You grew up with a famous father, though he wasn’t an actor. He was an important urban planner in Philadelphia who was on the cover of Time. Was fame something that you consciously wanted for yourself growing up?
A hundred percent. In terms of giving credit to my parents, and course I give all the credit to them, my mother was very much on the artistic side and really encouraged acting. My brother was a musician, but in general, amongst the six of us [children], they both encouraged as much creativity as possible in everything—dance, music, theater, painting, sculpture, whatever.
My father was famous in Philadelphia, which in some ways is a small pond, but for me it was a big pond. I saw him get recognized by people when he would walk down the street and seeing that was definitely a big driving force in my life. Frankly, I wanted to be more famous than him. And you can lay me down on the shrink’s couch. We could talk about that for a while. But it was definitely a motivator.
Your wife, Kyra Sedgwick, is also an actor, and your daughter Sosie is one as well. She asked you for help on her Philadelphia accent ahead of filming Mare of Easttown. Does she ask you for advice?
Interestingly, for many years, because she wasn’t an actress, she really did not ask for advice. Neither one of our kids really has asked us for advice about much of anything. Our son is a musician and a composer, and he’s actually getting into some filmmaking now.

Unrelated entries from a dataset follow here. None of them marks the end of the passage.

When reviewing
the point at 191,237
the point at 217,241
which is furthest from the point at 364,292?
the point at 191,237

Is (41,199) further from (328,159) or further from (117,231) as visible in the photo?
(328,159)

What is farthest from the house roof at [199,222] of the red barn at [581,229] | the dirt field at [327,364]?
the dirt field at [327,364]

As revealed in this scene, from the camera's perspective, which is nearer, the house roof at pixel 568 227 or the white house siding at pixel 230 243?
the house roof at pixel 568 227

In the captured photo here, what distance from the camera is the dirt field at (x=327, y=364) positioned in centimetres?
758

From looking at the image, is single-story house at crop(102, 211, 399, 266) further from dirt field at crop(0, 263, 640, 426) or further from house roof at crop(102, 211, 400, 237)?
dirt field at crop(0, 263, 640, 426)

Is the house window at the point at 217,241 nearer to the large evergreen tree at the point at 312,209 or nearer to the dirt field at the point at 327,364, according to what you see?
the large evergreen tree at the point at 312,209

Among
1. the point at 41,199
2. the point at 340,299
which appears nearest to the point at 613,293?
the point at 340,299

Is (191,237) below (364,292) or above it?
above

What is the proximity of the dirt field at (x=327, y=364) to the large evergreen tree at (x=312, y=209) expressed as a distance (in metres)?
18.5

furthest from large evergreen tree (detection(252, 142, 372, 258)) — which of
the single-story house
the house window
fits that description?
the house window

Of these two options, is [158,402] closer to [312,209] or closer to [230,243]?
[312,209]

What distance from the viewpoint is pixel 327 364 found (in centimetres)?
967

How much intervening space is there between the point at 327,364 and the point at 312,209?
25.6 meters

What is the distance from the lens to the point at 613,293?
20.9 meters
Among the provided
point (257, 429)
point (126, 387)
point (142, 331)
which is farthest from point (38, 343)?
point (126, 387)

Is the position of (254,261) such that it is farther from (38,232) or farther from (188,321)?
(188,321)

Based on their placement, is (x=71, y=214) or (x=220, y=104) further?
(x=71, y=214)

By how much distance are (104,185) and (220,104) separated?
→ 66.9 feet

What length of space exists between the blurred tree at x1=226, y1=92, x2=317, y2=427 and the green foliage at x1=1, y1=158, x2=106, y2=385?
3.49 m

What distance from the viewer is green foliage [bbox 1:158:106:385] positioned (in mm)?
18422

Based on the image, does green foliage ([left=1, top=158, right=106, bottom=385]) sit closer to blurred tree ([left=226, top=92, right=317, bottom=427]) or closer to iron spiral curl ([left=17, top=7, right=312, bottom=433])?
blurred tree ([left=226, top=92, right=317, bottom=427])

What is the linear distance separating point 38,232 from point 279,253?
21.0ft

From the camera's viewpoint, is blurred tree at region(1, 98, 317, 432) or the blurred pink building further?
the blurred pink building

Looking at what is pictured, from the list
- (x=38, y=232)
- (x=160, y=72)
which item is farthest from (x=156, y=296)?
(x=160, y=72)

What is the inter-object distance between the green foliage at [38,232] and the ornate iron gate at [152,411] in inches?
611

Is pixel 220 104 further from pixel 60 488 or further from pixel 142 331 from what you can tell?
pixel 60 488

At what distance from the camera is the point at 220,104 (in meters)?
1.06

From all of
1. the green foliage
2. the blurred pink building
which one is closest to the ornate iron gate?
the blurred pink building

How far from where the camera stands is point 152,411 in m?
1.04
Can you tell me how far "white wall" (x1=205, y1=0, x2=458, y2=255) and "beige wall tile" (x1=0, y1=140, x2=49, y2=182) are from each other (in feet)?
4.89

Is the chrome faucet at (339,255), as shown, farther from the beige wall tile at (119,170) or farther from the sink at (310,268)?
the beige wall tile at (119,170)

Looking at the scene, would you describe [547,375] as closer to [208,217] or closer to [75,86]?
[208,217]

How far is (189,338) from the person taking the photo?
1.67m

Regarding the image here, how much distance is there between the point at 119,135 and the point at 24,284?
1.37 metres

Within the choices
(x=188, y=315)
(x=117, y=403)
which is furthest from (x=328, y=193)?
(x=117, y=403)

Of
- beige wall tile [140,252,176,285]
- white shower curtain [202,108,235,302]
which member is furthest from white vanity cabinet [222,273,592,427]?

When our daughter went into movies, that changed. Not about everything, but now we can have exchanges and conversations about the process of acting, and the process of career and agents and managers and auditions and deals, and all the other junk that we go through. She will send auditions [to us], and my wife is very much a director. She can be extremely helpful. Usually, my first response is, “If they don’t give you this part, they’re fucking idiots.” I always think that every audition that she does is like a swish.
Actors usually leave the horror genre behind after getting to a certain place in their careers but, four decades after your role in Friday the 13th, you’re still here. What keeps you coming back?
I’m a consumer of horror. I think that it’s always been discounted as a serious genre. You’re never going to see people—or maybe it’s starting to change—go up and accept an award for a horror movie. There was a moment in the seventies, with Rosemary’s Baby and The Exorcist, The Shining, and Don’t Look Now where it was starting to go in that direction. I think people were appreciating those.
And then, in the eighties—and I had something to do with this—you had the birth of the slasher movie. And all of a sudden they were thought of as cheap pieces of junk. Once you got out of horror, you’d never get back into it. Now, I love them. I don’t love ’em all. . .The other thing about it, as an actor, is a lot of times it’s a life and death situation. The stakes are very high, so you get great stuff to play.